I'm literally new to data engineering where I'm using Python, PySpark and Pandas to create a data frame and I'm since a very long time I'm blocked and could not put my head around it. It is a simple problem but I'm stuck here.
Here is my code snippet which works fine (assuming there is only 1 primary key) without any loop iteration and generates dataframe in the end.
primary_keys.append(primary_key)
primary_keys = [primary_key]
df = pd.DataFrame({'primary_key': primary_keys, mapped_column[0]: value})
# Define the schema for the Spark DataFrame
schema = T.StructType([
T.StructField("primary_key", T.IntegerType(), True), # Integer primary key
T.StructField(mapped_column[0], T.StringType(), True) # Integer primary key
])
self.logger.info("$$$$$$$$$$$$$$$ Creating DF $$$$$$$$$$$$$$$$$$$$$")
# Create the Spark DataFrame from the Pandas DataFrame
spark_df = spark.createDataFrame(df, schema)
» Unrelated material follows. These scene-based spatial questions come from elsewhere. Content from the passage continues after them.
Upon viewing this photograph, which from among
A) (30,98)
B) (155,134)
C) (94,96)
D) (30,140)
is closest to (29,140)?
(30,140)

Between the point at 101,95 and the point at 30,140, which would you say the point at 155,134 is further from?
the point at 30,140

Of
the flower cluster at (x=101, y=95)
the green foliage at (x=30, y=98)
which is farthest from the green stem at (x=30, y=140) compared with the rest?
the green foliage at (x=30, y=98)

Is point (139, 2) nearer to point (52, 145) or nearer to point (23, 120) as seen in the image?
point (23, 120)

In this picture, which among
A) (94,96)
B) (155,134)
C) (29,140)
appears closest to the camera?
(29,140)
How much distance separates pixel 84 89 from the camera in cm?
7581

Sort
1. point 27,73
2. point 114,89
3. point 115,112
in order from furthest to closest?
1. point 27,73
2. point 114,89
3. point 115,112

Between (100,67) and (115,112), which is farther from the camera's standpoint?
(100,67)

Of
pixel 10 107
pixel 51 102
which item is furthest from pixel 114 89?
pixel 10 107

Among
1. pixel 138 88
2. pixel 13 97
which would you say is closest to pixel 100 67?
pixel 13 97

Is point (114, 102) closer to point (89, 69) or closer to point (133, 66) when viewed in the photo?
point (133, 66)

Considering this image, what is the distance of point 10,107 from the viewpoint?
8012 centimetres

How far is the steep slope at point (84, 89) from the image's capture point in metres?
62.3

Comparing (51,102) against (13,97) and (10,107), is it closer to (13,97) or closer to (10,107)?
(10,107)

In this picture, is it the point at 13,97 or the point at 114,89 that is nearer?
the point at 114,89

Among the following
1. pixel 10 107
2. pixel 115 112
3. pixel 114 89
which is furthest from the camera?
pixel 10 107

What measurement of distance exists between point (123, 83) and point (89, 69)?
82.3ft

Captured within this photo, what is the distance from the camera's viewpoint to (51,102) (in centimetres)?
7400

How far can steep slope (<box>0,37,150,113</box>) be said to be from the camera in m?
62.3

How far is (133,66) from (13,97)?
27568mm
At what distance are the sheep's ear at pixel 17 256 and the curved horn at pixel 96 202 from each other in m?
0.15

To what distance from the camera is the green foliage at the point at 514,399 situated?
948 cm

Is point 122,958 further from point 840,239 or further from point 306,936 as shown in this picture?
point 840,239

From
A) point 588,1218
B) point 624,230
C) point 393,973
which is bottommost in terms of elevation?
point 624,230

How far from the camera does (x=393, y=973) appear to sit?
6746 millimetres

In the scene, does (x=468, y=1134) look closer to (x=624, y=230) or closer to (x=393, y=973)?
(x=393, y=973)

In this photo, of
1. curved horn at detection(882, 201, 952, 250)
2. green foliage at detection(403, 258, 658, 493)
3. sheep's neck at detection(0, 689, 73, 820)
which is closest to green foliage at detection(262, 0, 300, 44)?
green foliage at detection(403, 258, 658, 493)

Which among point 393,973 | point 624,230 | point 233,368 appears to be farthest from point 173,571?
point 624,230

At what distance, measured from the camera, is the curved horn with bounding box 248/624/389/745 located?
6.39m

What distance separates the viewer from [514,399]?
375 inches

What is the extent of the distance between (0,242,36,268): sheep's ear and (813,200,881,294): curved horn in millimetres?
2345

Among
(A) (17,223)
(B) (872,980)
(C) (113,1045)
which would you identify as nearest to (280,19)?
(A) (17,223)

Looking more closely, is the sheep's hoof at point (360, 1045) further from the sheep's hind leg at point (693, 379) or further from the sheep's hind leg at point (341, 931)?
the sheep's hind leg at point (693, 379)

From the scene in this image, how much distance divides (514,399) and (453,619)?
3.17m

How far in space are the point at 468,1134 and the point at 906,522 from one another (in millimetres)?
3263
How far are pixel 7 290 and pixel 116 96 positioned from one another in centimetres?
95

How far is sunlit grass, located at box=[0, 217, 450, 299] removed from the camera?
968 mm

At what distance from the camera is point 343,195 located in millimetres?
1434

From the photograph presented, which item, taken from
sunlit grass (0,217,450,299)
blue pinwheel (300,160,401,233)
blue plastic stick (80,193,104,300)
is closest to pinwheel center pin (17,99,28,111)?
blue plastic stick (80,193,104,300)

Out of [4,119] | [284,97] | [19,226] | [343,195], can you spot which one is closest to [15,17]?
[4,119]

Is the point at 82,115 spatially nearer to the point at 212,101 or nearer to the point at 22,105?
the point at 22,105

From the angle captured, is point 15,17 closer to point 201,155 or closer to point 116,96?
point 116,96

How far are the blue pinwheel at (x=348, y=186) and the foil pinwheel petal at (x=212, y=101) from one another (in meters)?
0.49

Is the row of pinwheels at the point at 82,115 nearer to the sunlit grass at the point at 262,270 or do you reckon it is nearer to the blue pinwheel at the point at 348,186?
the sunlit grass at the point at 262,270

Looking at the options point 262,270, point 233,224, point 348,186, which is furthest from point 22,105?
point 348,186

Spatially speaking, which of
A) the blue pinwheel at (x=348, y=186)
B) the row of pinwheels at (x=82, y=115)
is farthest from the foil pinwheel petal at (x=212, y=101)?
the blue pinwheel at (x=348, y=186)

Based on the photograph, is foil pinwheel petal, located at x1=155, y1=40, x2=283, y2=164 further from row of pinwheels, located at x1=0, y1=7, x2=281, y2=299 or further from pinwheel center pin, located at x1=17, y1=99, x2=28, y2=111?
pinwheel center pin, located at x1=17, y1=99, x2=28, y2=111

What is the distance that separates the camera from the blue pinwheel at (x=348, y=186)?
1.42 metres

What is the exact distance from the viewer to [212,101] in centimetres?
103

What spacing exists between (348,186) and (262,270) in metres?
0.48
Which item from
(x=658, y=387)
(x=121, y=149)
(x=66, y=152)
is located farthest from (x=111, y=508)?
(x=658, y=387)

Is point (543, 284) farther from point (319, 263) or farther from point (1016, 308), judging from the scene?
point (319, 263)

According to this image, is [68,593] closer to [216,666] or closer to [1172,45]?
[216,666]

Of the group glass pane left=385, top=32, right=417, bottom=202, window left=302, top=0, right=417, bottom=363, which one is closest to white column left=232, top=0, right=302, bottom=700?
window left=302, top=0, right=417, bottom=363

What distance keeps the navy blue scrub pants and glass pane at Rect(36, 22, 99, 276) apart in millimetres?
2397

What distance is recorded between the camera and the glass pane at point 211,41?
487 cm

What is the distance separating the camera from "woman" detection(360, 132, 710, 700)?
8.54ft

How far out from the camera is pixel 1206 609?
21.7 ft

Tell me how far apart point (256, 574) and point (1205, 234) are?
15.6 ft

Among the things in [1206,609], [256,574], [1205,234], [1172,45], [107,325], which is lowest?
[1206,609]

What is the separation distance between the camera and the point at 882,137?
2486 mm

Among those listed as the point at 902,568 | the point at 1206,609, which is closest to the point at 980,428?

# (Optional) Verify the Spark DataFrame
spark_df.printSchema()
spark_df.show()
However, my requirement is to get this primary_keys
from a loop where every primary key is generated with the dynamic value for each iteration. I tried to do following but it keeps only last object and I ended up getting the same values (values for primary key and mapped_column) in the final data frame generated.
primary_keys = []
# Iterate over the list and access values directly
for row in column_values:
### some logic to generate the primary key from the loop iteration
primary_keys.append(primary_key)
df = pd.DataFrame({'primary_key': primary_keys, mapped_column[0]: value})
self.logger.info("$$$$$$$$$$$$$$$ For Loop Completed $$$$$$$$$$$$$$$$$$$$$")
# Define the schema for the Spark DataFrame
schema = T.StructType([
T.StructField("primary_key", T.IntegerType(), True), # Integer primary key
T.StructField(mapped_column[0], T.StringType(), True) # Integer primary key
])
self.logger.info("$$$$$$$$$$$$$$$ Creating DF $$$$$$$$$$$$$$$$$$$$$")
# Create the Spark DataFrame from the Pandas DataFrame
spark_df = spark.createDataFrame(df, schema)
# (Optional) Verify the Spark DataFrame
spark_df.printSchema()
spark_df.show()
I suspect the problem is here in the df
object in this statement df = pd.DataFrame({'primary_key': primary_keys, mapped_column[0]: value})
as it is replacing it rather than append to the existing one.
I would really appreciate if someone can assist me here, thank you
Your suspicion is correct. The issue lies in redefining the DataFrame df within each iteration of the loop. Consequently, only the values from the last iteration are retained. To ensure that data from each iteration is included, you should append data to the DataFrame instead of redefining it. Here's how you can address this problem:
# Initialize an empty list to store dictionaries
data = []
# Iterate over the list and access values directly
for row in column_values:
# Generate primary key and value dynamically
primary_key = generate_primary_key() # replace generate_primary_key() with your logic
value = generate_value() # replace generate_value() with your logic
# Append data to the list as a dictionary
data.append({'primary_key': primary_key, mapped_column[0]: value})
# Create a DataFrame from the list of dictionaries
df = pd.DataFrame(data)
# Define the schema for the Spark DataFrame
schema = T.StructType([
T.StructField("primary_key", T.IntegerType(), True), # Integer primary key
T.StructField(mapped_column[0], T.StringType(), True) # Integer primary key
])
# Create the Spark DataFrame from the Pandas DataFrame
spark_df = spark.createDataFrame(df, schema)
# (Optional) Verify the Spark DataFrame
spark_df.printSchema()
spark_df.show()
This ensures that all data from each iteration is retained in the DataFrame.